Q: To whom, or to what authority, are justices of the Supreme Court held accountable?

A: They are independent, governed only by their own personal standards of conduct. Congress can impeach for failure to display consistent “good behavior”, but it has only happened once (to a judge appointed by George Washington who was allowed to continue serving!). One justice resigned when threatened with impeachment.

That is not how it was described and intended in America’s formative stages. Read on…

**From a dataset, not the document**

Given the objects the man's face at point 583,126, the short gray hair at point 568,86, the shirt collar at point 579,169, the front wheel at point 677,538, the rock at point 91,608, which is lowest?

“Give [judges] the powers and the independence now contended for and . . . your government becomes a despotism and they become your rulers. They are to decide upon the lives, the liberties, and the property of your citizens; they have an absolute veto upon your laws by declaring them null and void at pleasure; they are to introduce at will the laws of a foreign country…after being clothed with this arbitrary power, they are beyond the control of the nation. . . . If all this be true – if this doctrine be established in the extent which is now contended for – the Constitution is not worth the time we are now spending on it. It is – as it has been called by its enemies – mere parchment. For these judges, thus rendered omnipotent, may overleap the Constitution and trample on your laws.” 

–Joseph Nicholson, early member of Congress, in The Debates and Proceedings in the Congress of the United States (Washington: Gales & Seaton, 1851), Seventh Congress, 1st Session, pp. 823-824, February 27, 1802.